SLVA980B April   2018  – April 2021 DRV8304 , DRV8306 , DRV8320 , DRV8320R , DRV8323 , DRV8323R , DRV8350 , DRV8350R , DRV8353 , DRV8353R , MCT8316Z


  1. 1Application Brief

Application Brief


Brushless-DC (BLDC) motors remain an important and fast-growing motor type with many performance benefits over brushed-DC (BDC) and stepper motors. BLDC motors are more efficient, higher power, higher torque, quieter, longer lifetime, and higher speed compared to their BDC counterparts. Today, we see many different products that specifically advertise themselves as having “brushless” technology. Being able to keep up with the market trends is important in order to design a product that is relevant and successful on the market. Some examples of these products are cordless power and garden tools, cordless vacuums, drones & remote-control toys, fans and air purifiers, and automated window blinds.
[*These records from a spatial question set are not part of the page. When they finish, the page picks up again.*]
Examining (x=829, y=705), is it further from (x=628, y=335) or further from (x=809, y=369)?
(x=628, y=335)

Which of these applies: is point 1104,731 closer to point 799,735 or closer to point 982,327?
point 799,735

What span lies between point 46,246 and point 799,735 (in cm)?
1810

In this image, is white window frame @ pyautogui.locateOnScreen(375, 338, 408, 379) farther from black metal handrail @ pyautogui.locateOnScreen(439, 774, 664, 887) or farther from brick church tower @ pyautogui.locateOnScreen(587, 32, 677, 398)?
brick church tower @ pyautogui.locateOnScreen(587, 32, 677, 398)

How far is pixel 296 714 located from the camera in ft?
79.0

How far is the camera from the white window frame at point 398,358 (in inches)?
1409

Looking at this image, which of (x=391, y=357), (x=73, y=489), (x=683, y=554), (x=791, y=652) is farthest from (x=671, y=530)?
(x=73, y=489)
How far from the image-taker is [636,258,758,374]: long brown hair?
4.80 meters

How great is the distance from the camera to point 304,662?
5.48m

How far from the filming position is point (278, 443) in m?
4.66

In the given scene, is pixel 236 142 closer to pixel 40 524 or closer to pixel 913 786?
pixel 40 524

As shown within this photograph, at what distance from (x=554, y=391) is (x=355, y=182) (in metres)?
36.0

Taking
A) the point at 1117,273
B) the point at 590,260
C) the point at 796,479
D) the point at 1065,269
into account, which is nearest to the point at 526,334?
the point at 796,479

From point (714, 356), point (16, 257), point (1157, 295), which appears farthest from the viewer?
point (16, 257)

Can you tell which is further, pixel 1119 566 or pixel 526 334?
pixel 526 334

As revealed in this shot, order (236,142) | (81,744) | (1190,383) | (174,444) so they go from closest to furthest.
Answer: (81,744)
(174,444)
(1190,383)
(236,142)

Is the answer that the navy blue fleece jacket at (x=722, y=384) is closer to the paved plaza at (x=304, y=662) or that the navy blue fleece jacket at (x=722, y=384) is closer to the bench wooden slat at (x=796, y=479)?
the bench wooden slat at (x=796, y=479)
However, the difficulty of implementing a BLDC motor in a customer system remains a large barrier to entry for many product design teams, especially when comparing the complexity of BLDC control versus a BDC motor. This even applies to systems using censored trapezoidal control which will be the main topic of this document.

Brushed-DC Systems

If we look at a typical medium-power brushed-DC motor system, we have four external MOSFETs and an associated H-bridge gate driver (for example, DRV8701). A low-dropout regulator (LDO) generates 3.3V from the main motor supply for the microcontroller (MCU) and Hall-effect sensor (the LDO may be integrated into the gate driver). The system MCU takes inputs (buttons, commands, and so on) and controls the motor using two output, a direction signal (clockwise or counterclockwise spinning) and a PWM signal (0% to 100% duty cycle at a fixed frequency). The Hall-effect sensor is used for motor speed feedback to the MCU.
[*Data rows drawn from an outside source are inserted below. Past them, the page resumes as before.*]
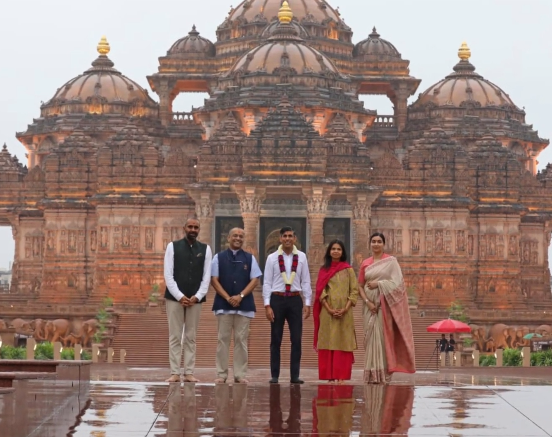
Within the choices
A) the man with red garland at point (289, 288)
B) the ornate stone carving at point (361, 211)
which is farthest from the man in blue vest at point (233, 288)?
the ornate stone carving at point (361, 211)

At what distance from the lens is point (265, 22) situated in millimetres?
82375

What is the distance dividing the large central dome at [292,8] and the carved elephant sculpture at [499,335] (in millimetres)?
27021

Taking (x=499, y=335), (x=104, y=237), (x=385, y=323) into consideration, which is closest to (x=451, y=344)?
(x=499, y=335)

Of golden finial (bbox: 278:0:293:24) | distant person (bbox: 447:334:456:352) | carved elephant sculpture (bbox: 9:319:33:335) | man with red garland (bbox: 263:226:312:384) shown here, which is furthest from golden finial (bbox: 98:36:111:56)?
man with red garland (bbox: 263:226:312:384)

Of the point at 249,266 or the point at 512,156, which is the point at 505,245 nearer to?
the point at 512,156

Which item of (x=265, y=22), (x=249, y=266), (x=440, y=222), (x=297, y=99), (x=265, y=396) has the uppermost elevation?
(x=265, y=22)

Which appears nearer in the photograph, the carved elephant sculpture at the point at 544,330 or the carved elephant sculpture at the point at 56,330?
the carved elephant sculpture at the point at 544,330

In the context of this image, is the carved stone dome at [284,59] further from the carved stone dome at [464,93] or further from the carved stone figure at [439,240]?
the carved stone figure at [439,240]

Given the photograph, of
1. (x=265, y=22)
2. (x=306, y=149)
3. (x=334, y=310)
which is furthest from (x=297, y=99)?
(x=334, y=310)

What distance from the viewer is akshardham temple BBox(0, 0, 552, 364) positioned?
65312mm

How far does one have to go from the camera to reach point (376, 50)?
84250 mm

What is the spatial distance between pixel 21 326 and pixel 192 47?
2807cm

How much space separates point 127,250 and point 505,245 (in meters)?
15.5

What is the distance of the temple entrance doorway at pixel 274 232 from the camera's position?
65.9 m
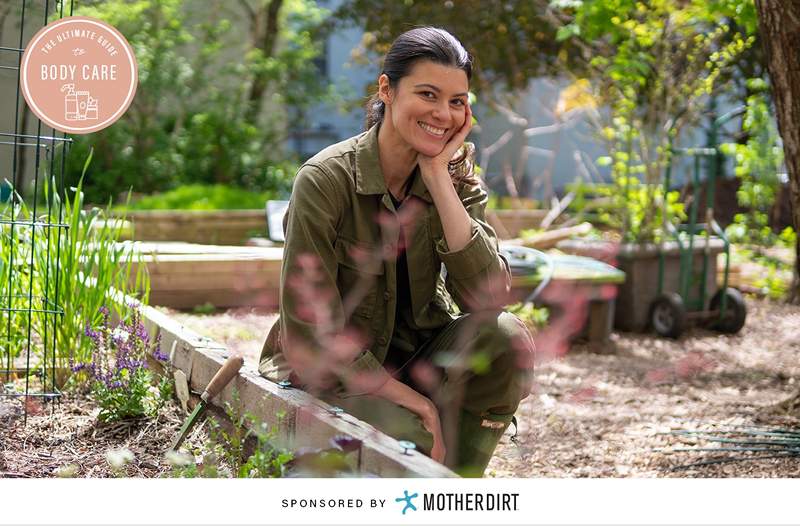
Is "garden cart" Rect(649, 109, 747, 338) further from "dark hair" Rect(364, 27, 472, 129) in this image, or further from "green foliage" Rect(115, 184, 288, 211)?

GUID-BF27043B-3FFA-4C20-8861-D49B7E774B1D-low.gifFigure 1-1 Brushed-DC motor system

The control loop used in such a system can be either a speed control loop or a position/servo control loop. The Hall-effect sensor output frequency is directly proportional to the motor speed and is used to close the speed control loop. If we apply an integrator/accumulator to the Hall-effect sensor signal, we can determine the motor position and perform a position control loop.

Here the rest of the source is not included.